Les journalistes ont découvert que le bateau, retrouvé sur une plage près de Trinité-et-Tobago en mai 2021, était parti plusieurs mois auparavant de Mauritanie, de l’autre côté de l’Atlantique, à destination des îles Canaries, mais que quelque chose avait mal tourné et qu’il avait fini par être emporté par les courants atlantiques. « Ils essayaient d’atteindre l’Europe mais, comme tant d’autres, ils n’y sont jamais parvenus. Dans la plupart des cas, les corps des migrants qui meurent en mer ne sont jamais retrouvés et leurs familles ne savent jamais ce qui leur est arrivé », indique le rapport.
Vêtements des migrants décédés dont les restes ont été récupérés sur un bateau mauritanien le 28 mai 2021 à Tobago.

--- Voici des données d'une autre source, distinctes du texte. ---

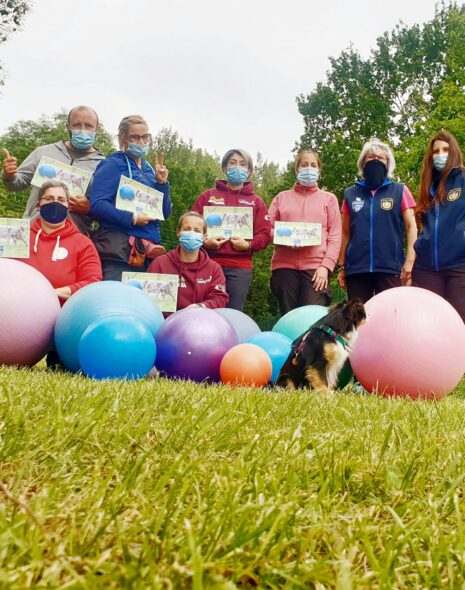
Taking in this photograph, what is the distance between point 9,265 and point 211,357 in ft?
7.55

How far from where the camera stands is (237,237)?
8.35 metres

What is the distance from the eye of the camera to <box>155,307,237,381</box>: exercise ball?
6.23 m

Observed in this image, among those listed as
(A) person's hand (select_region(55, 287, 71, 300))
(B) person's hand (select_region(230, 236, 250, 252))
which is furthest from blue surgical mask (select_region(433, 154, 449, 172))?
(A) person's hand (select_region(55, 287, 71, 300))

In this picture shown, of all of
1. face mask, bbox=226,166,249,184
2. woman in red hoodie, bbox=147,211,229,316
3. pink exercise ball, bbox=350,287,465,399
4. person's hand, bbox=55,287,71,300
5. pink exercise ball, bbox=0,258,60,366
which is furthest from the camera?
face mask, bbox=226,166,249,184

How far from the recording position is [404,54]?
112 feet

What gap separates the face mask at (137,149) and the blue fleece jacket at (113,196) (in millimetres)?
87

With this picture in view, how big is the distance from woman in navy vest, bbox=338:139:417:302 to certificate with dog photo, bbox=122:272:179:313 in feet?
7.20

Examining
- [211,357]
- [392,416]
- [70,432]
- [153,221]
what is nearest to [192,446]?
[70,432]

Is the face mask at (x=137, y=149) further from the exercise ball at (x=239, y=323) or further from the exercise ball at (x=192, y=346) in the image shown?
the exercise ball at (x=192, y=346)

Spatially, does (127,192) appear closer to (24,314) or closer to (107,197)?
(107,197)

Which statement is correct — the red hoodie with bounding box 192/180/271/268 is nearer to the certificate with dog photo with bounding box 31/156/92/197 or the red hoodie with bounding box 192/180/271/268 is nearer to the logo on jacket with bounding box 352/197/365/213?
the logo on jacket with bounding box 352/197/365/213

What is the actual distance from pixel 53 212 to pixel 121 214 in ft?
2.75

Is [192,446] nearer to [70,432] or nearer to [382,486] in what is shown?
[70,432]

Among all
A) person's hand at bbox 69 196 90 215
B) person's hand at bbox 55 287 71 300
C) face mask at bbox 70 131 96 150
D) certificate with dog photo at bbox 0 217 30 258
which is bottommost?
person's hand at bbox 55 287 71 300
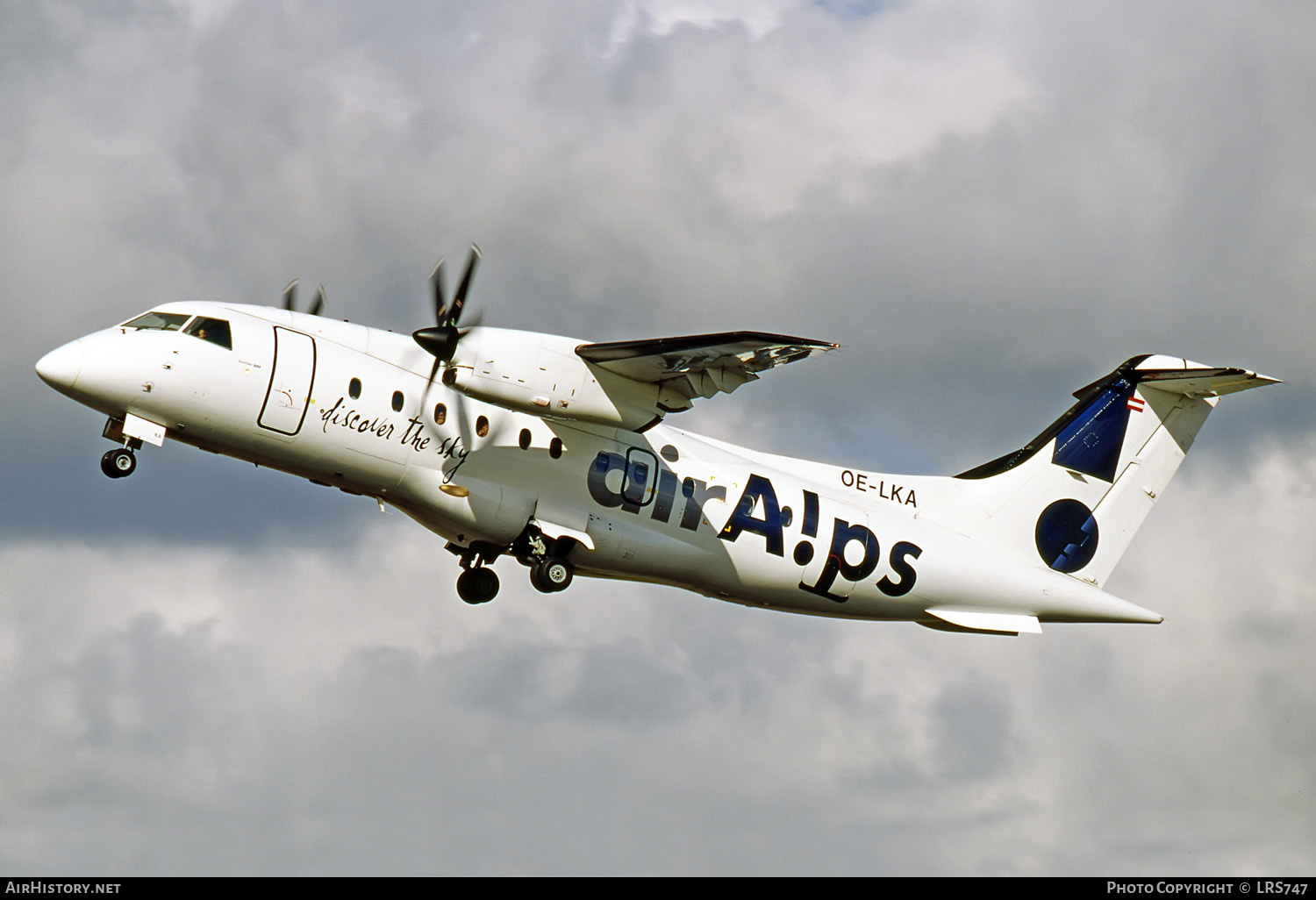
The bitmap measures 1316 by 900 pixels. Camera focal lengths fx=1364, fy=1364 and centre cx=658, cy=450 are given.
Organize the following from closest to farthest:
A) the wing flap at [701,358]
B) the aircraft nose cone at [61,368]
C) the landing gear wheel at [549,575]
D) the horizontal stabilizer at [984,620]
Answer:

Selon l’article, des pêcheurs ont trouvé le bateau sur le rivage le 28 mai 2021 et ont alerté les autorités dès qu’ils ont réalisé qu’il n’y avait que des cadavres à bord. Ils ont retiré du bateau 14 corps, trois crânes et d’autres restes humains en mauvais état en raison de l’exposition au soleil, au sel et à l’eau. Ils ont récupéré des vêtements, 1 000 francs CFA d’Afrique de l’Ouest et une demi-douzaine de téléphones portables corrodés avec des cartes SIM du Mali et de Mauritanie. Les dépouilles ont été placées à la morgue du Forensic Science Centre de Trinidad, où elles se trouvent toujours.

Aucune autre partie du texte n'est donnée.